Google had complained in the past when I didn't allow page=all - and then complained if the meta data was the same for a category/subcategory page and page=all (you had helped with that in another thread some time ago, but I have not tried to port that fix to v6 yet)

bsmither · April 3, 2015

So far, I am only interested in the Disallow: directives. Since page= is not an SEO path (it's a part of the querystring, and maybe canonical), it will not be caught.

I do not understand how page=1, page=2, etc could even get in the sitemap. A robot may find those links on its own and index them, but not from the sitemap -- unless I'm missing something.

I haven't experimented with the ajax More bar, but if it behaves as I think it does, it is javascript-powered. Thus, a spider, depending on it's sophistication, may or may not execute that javascript as it scans the HTML.

That being assumed, I wonder if a spider will eventually see all the content (More..., More..., More..., for how many times until it gives up) that a page=all page would otherwise provide.

Dirty Butter · April 3, 2015

I would love to be able to Disallow page=all as well, as it's a nuisance issue that for some reason or other Google considers important. I'll try your code fix above and see what Google says over the next month or so. Then I'll return to this thread to see how Google reacts to it.

Dirty Butter · April 3, 2015

Well, it didn't work for me on either store. I thought it might be because our plush store is not at the root, but the estates store IS at the domain root. Neither sitemap omitted something I had intentionally disallowed from the respective robots.txt file as a test.

Since dirtybutterestates.com is a simpler setup, I used $glob['robots_path'] = '/dirtybutterestates.com/robots.txt'; in global includes.

That usually means I didn't follow your directions correctly so here are my edits:

	private $_static_sections = array('saleitems', 'certificates', 'trackback', 'contact', 'search', 'login', 'register');
// BSMITHER ROBOTS SITEMAP CODE
/**
     * Robots Disallowed: CubeCart types
     *
     * @var array
     */
    private $_robot_disallow_types   = array('category','product','document'); // edit to suit
    /**
     * Robots Disallowed: reg_expressions
     *
     * @var array
     */
    private $_robot_disallows   = array();
// END BSMITHER ROBOTS SITEMAP CODE

then

	public function sitemap() {
// BSMITHER ROBOTS SITEMAP CODE
if( $GLOBALS['config']->has('config', 'robots_path') && file_exists($GLOBALS['config']->get('config', 'robots_path')) ) {
    $robot_directive_array = file($GLOBALS['config']->get('config', 'robots_path'), FILE_IGNORE_NEW_LINES | FILE_SKIP_EMPTY_LINES);
    foreach( $robot_directive_array as $line ) {
        if( preg_match('#Disallow:*/(.+)#i', $line, $matches) ) $this->_robot_disallows[] = str_replace('*', '.*', $matches[1]);
    }
}
// END BEMITHER ROBOTS SITEMAP CODE
		// Generate a Sitemap Protocol v0.9 compliant sitemap (http://sitemaps.org)

★ ★ ★ ★ ★

Written instruction A.
In the forum thread, which CubeCart types are listed in the $_robot_disallow_types array?
Written instruction B.
Please say whether each statement agrees with the forum thread, quoting the words that decide it: (i) bsmither considers page= an SEO path. (ii) Dirty Butter reports that the code fix failed on both stores. (iii) bsmither has experimented with the ajax More bar.

(Spatial reasoning records)
★ ★ ★ ★ ★

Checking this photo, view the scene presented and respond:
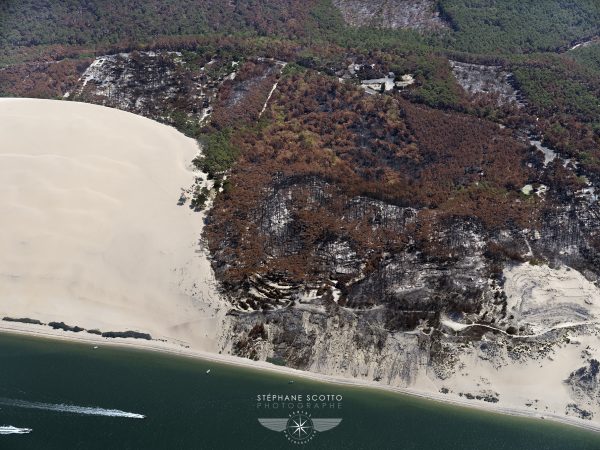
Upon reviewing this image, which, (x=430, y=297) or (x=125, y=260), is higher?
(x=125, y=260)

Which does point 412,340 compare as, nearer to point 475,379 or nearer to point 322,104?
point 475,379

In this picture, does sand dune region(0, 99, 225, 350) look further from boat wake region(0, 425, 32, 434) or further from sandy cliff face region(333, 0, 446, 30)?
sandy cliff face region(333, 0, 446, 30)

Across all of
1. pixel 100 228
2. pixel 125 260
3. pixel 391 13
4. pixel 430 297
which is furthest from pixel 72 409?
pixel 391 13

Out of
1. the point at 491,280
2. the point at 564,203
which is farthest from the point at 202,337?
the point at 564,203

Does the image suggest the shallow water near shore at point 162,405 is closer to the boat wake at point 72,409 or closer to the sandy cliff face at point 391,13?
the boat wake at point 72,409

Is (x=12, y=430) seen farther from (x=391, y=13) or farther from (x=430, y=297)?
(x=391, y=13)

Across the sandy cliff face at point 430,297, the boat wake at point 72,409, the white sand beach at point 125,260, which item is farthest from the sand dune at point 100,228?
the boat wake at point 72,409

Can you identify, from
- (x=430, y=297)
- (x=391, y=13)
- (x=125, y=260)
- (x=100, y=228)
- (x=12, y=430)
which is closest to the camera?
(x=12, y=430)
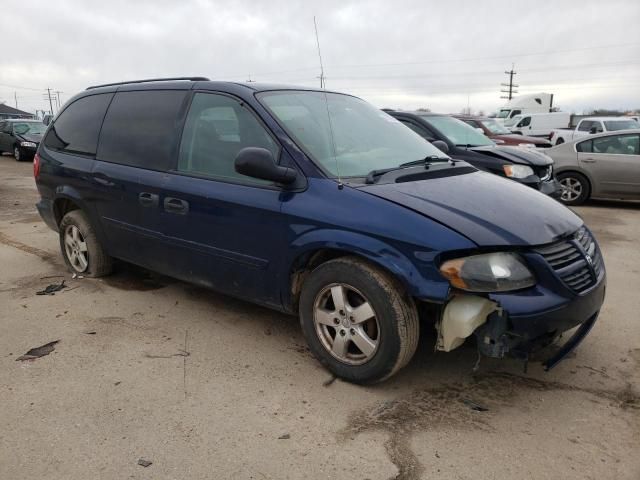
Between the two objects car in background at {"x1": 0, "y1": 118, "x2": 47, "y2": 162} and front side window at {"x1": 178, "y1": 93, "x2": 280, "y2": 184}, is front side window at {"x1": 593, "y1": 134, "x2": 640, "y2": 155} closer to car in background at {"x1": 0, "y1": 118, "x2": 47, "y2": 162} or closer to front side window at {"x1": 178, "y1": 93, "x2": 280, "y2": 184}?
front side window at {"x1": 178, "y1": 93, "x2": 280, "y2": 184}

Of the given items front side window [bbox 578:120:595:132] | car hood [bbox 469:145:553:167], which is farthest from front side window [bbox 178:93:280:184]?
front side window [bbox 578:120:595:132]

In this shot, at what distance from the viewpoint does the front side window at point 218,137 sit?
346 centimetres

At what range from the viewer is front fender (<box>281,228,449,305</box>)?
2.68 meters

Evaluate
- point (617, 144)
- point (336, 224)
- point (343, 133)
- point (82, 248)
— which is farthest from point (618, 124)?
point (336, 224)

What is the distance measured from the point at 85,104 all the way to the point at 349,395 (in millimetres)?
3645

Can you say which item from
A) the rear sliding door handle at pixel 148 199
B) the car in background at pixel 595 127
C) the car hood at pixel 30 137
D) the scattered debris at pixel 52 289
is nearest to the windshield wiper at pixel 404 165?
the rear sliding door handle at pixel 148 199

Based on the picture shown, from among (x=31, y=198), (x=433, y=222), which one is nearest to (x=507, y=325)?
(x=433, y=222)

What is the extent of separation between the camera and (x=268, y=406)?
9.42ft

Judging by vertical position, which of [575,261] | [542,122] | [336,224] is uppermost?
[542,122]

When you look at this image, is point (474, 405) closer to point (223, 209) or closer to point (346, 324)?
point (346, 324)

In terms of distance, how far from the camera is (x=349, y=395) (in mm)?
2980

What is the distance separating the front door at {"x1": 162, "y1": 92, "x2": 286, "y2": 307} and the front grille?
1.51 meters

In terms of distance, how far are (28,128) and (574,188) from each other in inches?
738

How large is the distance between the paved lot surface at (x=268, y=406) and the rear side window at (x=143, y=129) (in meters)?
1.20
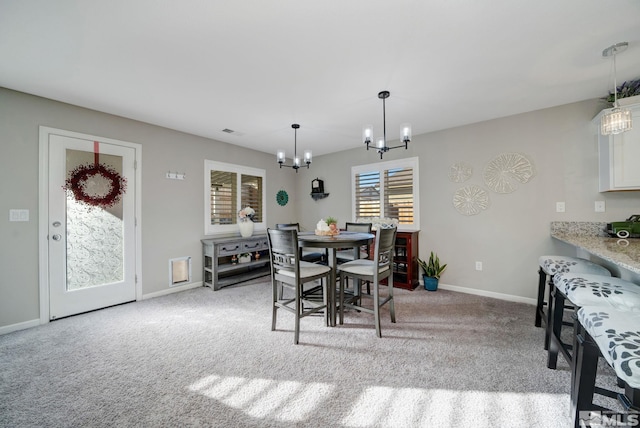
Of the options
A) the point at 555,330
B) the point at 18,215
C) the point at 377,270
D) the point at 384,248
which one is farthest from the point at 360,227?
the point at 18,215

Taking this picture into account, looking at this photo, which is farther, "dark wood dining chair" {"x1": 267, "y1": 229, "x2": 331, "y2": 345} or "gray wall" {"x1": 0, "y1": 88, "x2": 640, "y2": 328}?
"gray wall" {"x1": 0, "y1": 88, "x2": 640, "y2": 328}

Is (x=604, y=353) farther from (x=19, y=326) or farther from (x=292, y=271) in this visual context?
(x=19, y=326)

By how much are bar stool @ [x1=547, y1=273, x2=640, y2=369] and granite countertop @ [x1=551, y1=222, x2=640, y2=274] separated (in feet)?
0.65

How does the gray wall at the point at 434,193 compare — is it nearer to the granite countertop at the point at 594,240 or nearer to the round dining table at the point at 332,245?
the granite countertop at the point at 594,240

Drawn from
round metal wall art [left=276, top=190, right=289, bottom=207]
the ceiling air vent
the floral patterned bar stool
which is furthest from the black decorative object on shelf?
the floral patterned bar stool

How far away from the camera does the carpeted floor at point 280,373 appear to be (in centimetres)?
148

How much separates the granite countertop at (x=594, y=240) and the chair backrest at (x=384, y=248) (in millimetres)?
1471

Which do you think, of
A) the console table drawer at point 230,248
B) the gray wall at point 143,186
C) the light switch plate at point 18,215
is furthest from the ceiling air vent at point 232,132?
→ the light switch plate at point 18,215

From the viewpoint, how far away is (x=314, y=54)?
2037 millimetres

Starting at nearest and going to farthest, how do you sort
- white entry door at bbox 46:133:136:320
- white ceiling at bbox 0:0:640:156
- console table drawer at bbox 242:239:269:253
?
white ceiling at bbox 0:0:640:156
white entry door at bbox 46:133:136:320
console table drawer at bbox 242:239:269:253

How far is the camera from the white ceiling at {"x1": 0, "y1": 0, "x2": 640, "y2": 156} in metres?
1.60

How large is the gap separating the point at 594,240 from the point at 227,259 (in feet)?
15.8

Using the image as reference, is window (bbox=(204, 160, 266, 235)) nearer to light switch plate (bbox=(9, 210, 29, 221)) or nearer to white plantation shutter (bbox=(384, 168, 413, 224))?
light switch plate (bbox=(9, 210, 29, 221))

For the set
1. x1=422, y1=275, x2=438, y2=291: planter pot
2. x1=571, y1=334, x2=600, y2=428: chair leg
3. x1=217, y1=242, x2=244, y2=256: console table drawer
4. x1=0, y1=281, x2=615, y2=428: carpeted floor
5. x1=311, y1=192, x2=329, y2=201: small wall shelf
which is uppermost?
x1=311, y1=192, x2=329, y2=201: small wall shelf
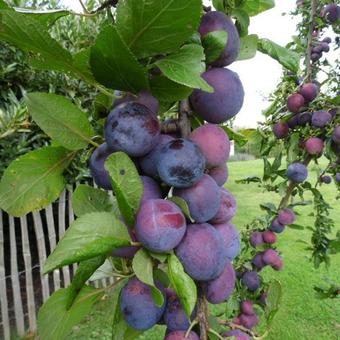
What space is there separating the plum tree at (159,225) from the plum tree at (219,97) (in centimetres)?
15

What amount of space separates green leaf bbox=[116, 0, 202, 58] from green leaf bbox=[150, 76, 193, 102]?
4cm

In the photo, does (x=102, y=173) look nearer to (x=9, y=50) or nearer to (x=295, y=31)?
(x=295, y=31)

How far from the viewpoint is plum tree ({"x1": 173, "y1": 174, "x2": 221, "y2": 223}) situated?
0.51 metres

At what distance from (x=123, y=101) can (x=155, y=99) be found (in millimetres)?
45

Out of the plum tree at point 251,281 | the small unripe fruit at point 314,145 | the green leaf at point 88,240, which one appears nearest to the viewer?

★ ★ ★ ★ ★

Correct answer A.
'category', 'product' and 'document'

Correct answer B.
(i) No: "Since page= is not an SEO path (it's a part of the querystring, and maybe canonical), it will not be caught."
(ii) Yes: "Well, it didn't work for me on either store."
(iii) No: "I haven't experimented with the ajax More bar"